De ki : “Semalarda ve yeryüzünde olan şeyler kimin?” “Hepsi Allah’ındır!” de. Allahû Tealâ, kendi üzerine rahmeti yazdı. Hakkında şüphe olmayan kıyâmet gününde, sizleri mutlaka toplayacak. O kimseler ki; nefslerini hüsrana düşürdüler, onlar mü’min değildirler.


kul li men mâ fîs semâvâti vel ard(ardı): de ki: Semalarda ve yeryüzünde olan şeyler kimin?
li men: Kimin için?
mâ: Şeyler
fîs semâvâti vel ard(ardı): Arzda ve gökyüzündeki olan şeyler kimin için?
kul: De ki.     
lillâh(lillâhi): Allah için.
ketebe alâ nefsihir rahmeh(rahmete ): Allahû Tealâ, Kendi üzerine rahmeti yazdı.
ketebe alâ nefsihir: Nefsin üzerine yazdı Allahû Tealâ.
rahmeh(rahmete): Rahmeti.
le yecmeannekum ilâ yevmil kıyâmeti lâ reybe fîh(fîhi): Ve ecmayin kılacaktır. Sizleri toplayacaktır kıyâmet günü ki hakkında şüphe olmayan bir gün o. “Hakkında şüphe olmayan kıyâmet günü sizleri toplayacaktır, haşredecektir.” diyor Allahû Tealâ. “Ecma edecektir.”

“ellezîne hasirû enfusehum fe hum lâ yu’minûn(yu’minûne): O mü’min olmayanlar, nefslerini hüsrana düşürenlerdir.” diyor Allahû Tealâ.

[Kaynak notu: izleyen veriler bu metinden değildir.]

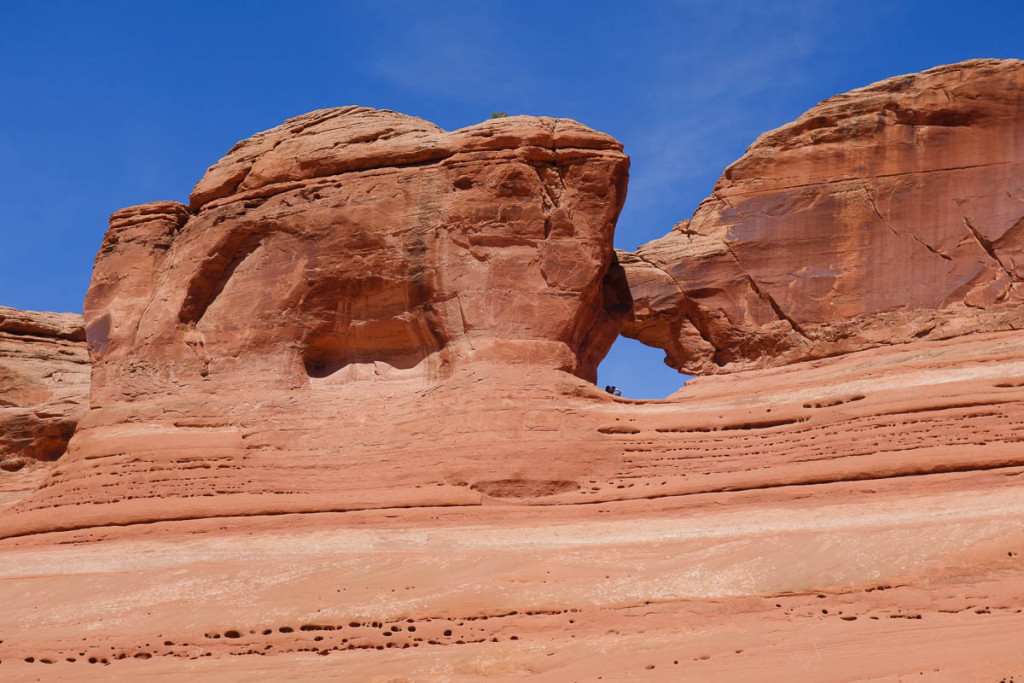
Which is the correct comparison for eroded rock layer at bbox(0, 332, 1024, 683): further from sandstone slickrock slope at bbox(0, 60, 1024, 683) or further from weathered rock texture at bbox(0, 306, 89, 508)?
weathered rock texture at bbox(0, 306, 89, 508)

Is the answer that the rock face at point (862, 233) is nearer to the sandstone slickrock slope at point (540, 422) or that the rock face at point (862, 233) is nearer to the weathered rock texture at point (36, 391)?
the sandstone slickrock slope at point (540, 422)

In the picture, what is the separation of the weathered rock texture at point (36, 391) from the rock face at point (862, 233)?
14778 millimetres

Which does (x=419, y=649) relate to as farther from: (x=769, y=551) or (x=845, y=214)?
(x=845, y=214)

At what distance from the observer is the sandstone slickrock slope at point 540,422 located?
44.6 feet

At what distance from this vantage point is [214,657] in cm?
1419

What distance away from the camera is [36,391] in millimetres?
30172

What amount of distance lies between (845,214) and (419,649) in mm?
11709

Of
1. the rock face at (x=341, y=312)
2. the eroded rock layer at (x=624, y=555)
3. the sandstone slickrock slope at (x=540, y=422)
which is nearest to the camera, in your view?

Allahû Tealâ nefslerini hüsrana düşürenlerin mü’min olmadığını söylüyor (En’âm-12). 

“O kimseler ki nefslerini hüsrana düşürürler, onlar mü’min değildirler.” diyor Allahû Tealâ.

Öyleyse Sebe-20; mü’min olmayanlar; mü’minleri oluşturan bir tek fırka olduğuna göre, o fırkanın dışında kalanlar, hüsranda olanlar. “Onlar mü’min değildirler.” diyor Allahû Tealâ (En’âm Suresinin 12. âyet-i kerimesi).

O zaman En’âm Suresinin 12. âyet-i kerimesine göre nefslerini hüsrana düşürenler, şeytana tâbî olanlar ve fırkalara ayrılanlardır diyebilir miyiz?

Elbette fırkalara ayrılanlar mü’min değildirler, burada da nefslerini hüsrana düşürdüler. “Onlar mü’min değildirler.” diyor.

Nefslerini hüsrana düşürenler de fırkalara ayrılanlar da aynı grup, dalâlette olanlar da aynı grup, küfürde olanlar da aynı grup. Mü’min değiller. Fırkalara ayrılmış olanlar, şirkte olanlar da aynı grup.